`' I '` is the incentre of triangle `A B C` whose corresponding sides are `a , b ,c ,` rspectively. `a vec I A+b vec I B+c vec I C` is always equal to (a). ` vec0` ( b). `(a+b+c) vec B C` (c). `( vec a+ vec b+ vec c) vec A C` ( d). `(a+b+c) vec A B`

To solve the problem, we need to show that \( a \vec{I}A + b \vec{I}B + c \vec{I}C = \vec{0} \), where \( I \) is the incenter of triangle \( ABC \) and \( a, b, c \) are the lengths of the sides opposite to vertices \( A, B, C \) respectively. ### Step-by-Step Solution: 1. **Understanding the Incenter**: The incenter \( I \) of triangle \( ABC \) is the point where the angle bisectors of the triangle intersect.

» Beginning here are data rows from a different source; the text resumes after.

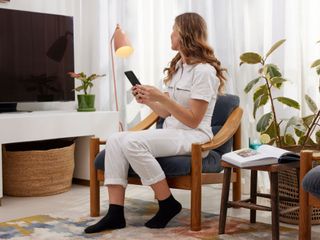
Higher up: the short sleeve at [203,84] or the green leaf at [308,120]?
A: the short sleeve at [203,84]

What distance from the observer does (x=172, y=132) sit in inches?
118

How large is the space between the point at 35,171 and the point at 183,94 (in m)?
1.39

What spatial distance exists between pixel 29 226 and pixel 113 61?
78.7 inches

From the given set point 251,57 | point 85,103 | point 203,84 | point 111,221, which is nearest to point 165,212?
point 111,221

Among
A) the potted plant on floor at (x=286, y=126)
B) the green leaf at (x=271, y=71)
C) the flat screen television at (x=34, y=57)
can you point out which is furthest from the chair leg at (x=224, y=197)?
the flat screen television at (x=34, y=57)

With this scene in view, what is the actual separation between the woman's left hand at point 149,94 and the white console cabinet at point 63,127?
111 centimetres

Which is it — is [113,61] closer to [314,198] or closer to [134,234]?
[134,234]

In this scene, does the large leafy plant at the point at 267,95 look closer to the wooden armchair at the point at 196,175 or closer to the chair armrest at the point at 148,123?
the wooden armchair at the point at 196,175

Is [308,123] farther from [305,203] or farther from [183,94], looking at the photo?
[305,203]

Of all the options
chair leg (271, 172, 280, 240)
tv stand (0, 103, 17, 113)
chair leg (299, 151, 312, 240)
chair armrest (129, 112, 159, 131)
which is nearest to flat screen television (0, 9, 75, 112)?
tv stand (0, 103, 17, 113)

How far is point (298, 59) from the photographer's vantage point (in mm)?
3717

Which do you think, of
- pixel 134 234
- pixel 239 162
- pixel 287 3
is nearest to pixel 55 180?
pixel 134 234

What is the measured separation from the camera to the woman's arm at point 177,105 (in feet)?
9.57

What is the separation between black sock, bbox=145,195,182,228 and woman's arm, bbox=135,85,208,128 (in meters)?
0.41
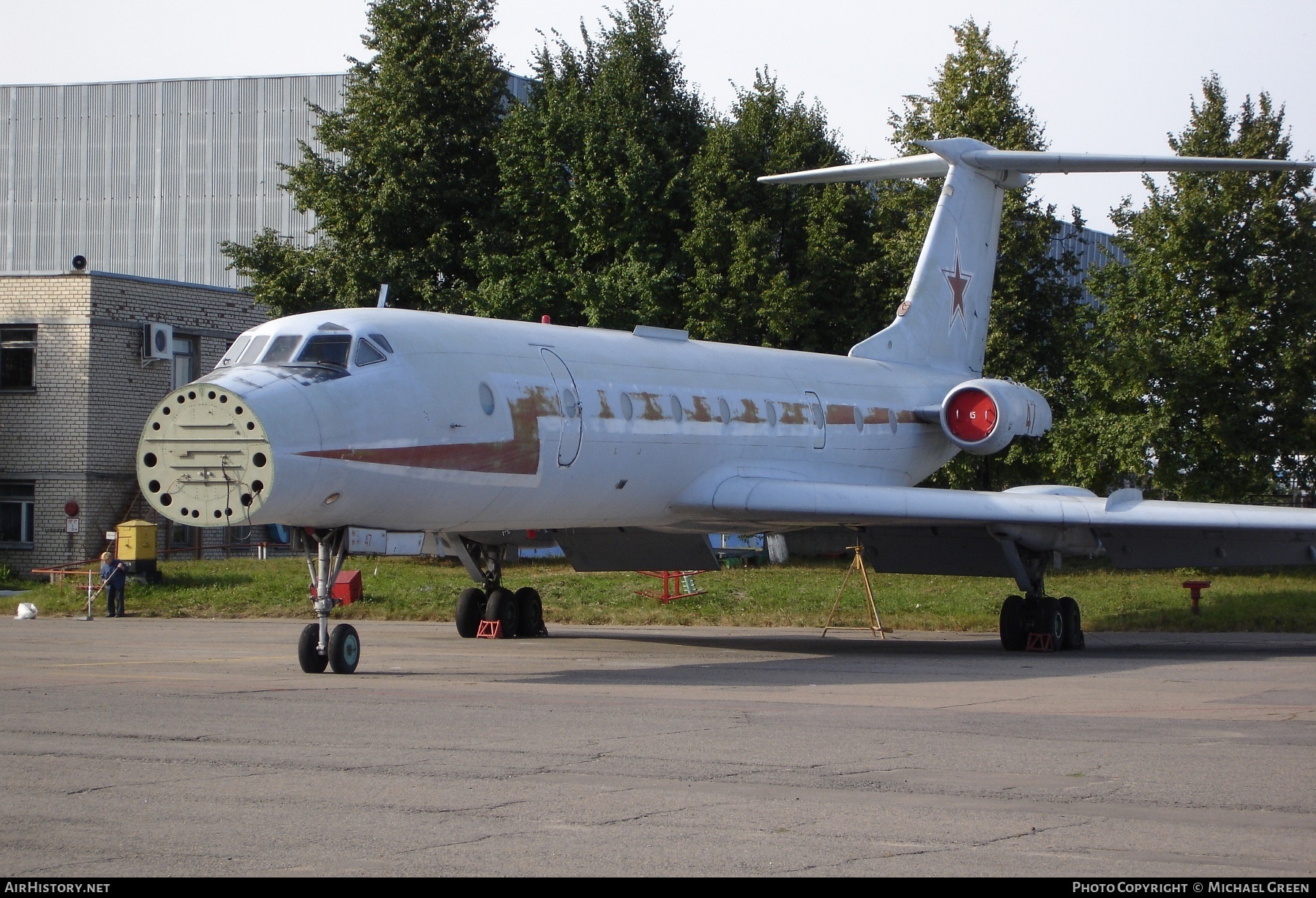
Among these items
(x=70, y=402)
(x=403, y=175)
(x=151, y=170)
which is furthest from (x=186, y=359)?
(x=151, y=170)

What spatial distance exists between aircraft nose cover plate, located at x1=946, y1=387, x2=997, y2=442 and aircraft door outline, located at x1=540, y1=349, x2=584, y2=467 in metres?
7.25

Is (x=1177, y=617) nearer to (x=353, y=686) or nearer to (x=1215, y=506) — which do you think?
(x=1215, y=506)

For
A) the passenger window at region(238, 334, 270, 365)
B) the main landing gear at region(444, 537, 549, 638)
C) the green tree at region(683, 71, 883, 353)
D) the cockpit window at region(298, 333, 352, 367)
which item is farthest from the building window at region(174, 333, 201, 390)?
the cockpit window at region(298, 333, 352, 367)

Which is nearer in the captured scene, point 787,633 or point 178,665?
point 178,665

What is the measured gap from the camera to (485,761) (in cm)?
826

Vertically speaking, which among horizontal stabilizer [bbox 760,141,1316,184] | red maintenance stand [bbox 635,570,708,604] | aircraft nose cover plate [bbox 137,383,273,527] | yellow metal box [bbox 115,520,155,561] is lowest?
red maintenance stand [bbox 635,570,708,604]

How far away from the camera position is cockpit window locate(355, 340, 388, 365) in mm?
13367

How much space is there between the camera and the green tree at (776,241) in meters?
36.2

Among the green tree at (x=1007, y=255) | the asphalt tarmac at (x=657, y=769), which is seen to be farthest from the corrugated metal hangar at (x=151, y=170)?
the asphalt tarmac at (x=657, y=769)

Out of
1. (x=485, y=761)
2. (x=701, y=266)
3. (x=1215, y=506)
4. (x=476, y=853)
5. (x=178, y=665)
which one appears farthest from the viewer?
(x=701, y=266)

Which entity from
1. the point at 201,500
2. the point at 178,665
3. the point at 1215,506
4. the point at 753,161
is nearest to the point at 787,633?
the point at 1215,506

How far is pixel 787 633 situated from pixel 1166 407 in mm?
13024

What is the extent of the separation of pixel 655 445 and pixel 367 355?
392 centimetres

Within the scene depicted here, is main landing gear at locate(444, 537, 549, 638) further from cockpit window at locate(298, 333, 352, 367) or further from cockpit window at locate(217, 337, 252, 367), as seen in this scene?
cockpit window at locate(298, 333, 352, 367)
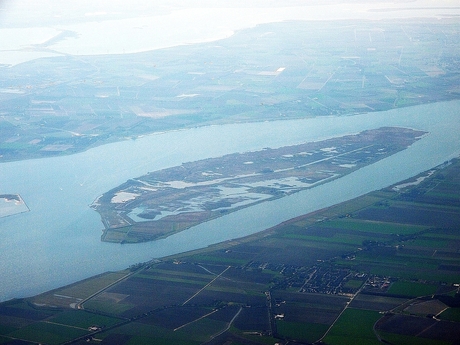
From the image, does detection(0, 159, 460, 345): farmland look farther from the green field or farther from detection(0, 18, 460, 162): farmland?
detection(0, 18, 460, 162): farmland

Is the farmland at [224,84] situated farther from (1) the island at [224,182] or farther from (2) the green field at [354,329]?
(2) the green field at [354,329]

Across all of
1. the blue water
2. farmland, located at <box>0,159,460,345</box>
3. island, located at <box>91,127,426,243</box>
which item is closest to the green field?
farmland, located at <box>0,159,460,345</box>

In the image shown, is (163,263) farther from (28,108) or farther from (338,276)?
(28,108)

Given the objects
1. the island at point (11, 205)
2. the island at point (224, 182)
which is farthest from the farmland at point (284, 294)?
the island at point (11, 205)

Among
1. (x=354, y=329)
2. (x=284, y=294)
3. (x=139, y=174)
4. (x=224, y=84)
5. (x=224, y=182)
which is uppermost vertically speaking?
(x=224, y=84)

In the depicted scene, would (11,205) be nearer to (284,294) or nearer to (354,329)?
(284,294)

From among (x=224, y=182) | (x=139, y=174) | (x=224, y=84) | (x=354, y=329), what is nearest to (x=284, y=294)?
(x=354, y=329)
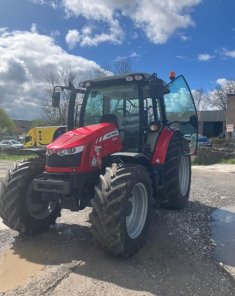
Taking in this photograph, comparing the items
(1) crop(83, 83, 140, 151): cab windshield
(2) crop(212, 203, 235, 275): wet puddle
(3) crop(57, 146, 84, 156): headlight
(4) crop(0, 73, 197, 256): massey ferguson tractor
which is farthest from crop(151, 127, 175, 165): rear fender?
(3) crop(57, 146, 84, 156): headlight

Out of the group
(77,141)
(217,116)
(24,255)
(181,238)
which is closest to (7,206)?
(24,255)

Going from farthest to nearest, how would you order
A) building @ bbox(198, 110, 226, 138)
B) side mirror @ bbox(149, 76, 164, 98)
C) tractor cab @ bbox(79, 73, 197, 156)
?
building @ bbox(198, 110, 226, 138)
tractor cab @ bbox(79, 73, 197, 156)
side mirror @ bbox(149, 76, 164, 98)

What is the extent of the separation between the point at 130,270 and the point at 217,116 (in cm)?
4965

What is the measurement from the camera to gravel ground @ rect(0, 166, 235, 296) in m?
4.04

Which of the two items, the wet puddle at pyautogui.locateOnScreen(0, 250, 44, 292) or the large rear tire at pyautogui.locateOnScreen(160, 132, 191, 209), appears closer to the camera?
the wet puddle at pyautogui.locateOnScreen(0, 250, 44, 292)

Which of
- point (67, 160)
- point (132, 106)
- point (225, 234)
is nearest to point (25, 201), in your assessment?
point (67, 160)

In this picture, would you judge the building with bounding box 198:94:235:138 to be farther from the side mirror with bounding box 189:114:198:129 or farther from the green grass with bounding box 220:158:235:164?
the side mirror with bounding box 189:114:198:129

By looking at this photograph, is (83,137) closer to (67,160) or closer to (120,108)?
(67,160)

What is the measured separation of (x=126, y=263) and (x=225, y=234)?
7.40ft

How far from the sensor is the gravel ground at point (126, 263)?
13.3ft

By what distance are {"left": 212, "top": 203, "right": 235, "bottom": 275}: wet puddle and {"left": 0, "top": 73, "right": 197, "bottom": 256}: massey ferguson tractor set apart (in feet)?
2.59

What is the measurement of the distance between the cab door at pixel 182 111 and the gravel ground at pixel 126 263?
5.98 feet

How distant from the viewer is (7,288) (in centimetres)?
406

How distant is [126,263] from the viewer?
15.3 ft
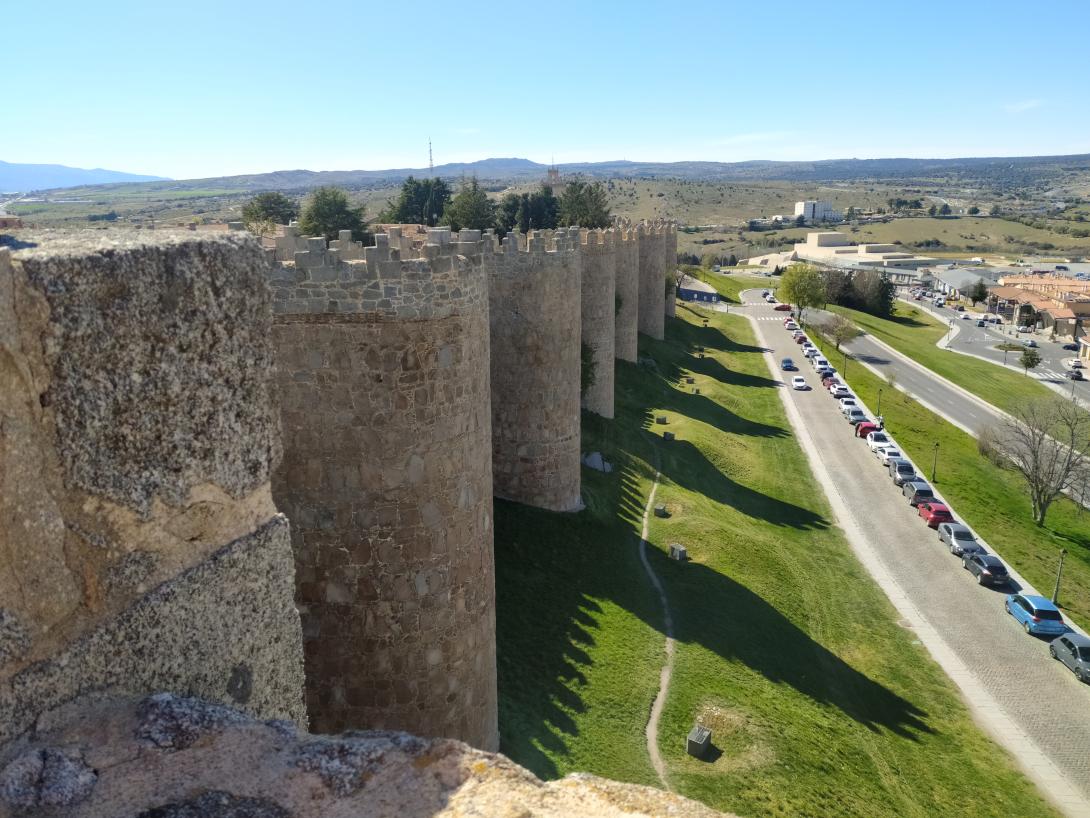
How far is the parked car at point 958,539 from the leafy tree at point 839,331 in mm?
33806

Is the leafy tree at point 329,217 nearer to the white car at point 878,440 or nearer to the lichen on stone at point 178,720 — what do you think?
the white car at point 878,440

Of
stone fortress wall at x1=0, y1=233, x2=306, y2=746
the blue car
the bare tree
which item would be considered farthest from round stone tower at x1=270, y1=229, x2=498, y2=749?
the bare tree

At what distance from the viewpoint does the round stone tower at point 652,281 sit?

It is also the center of the circle inscribed in the triangle. 2. **Position Vectors**: Let the position vectors of points \( A, B, C \) be denoted as \( \vec{A}, \vec{B}, \vec{C} \). The position vector of the incenter \( I \) can be expressed as: \[ \vec{I} = \frac{a \vec{A} + b \vec{B} + c \vec{C}}{a + b + c} \] 3. **Expressing Vectors \( \vec{IA}, \vec{IB}, \vec{IC} \)**: The vectors from the incenter to the vertices can be expressed as: \[ \vec{IA} = \vec{A} - \vec{I}, \quad \vec{IB} = \vec{B} - \vec{I}, \quad \vec{IC} = \vec{C} - \vec{I} \] 4. **Substituting the Incenter**: Substitute the expression for \( \vec{I} \) into the equations for \( \vec{IA}, \vec{IB}, \vec{IC} \): \[ \vec{IA} = \vec{A} - \frac{a \vec{A} + b \vec{B} + c \vec{C}}{a + b + c} \] \[ \vec{IB} = \vec{B} - \frac{a \vec{A} + b \vec{B} + c \vec{C}}{a + b + c} \] \[ \vec{IC} = \vec{C} - \frac{a \vec{A} + b \vec{B} + c \vec{C}}{a + b + c} \] 5. **Calculating \( a \vec{IA} + b \vec{IB} + c \vec{IC} \)**: Now, we can compute: \[ a \vec{IA} + b \vec{IB} + c \vec{IC} = a \left( \vec{A} - \vec{I} \right) + b \left( \vec{B} - \vec{I} \right) + c \left( \vec{C} - \vec{I} \right) \] \[ = a \vec{A} + b \vec{B} + c \vec{C} - (a + b + c) \vec{I} \] 6. **Substituting for \( \vec{I} \)**: Substitute \( \vec{I} \) back into the equation: \[ = a \vec{A} + b \vec{B} + c \vec{C} - (a + b + c) \left( \frac{a \vec{A} + b \vec{B} + c \vec{C}}{a + b + c} \right) \] \[ = a \vec{A} + b \vec{B} + c \vec{C} - (a \vec{A} + b \vec{B} + c \vec{C}) = \vec{0} \] 7. **Conclusion**: Therefore, we conclude that: \[ a \vec{IA} + b \vec{IB} + c \vec{IC} = \vec{0} \] ### Final Answer: Thus, the correct option is **(a) \( \vec{0} \)**.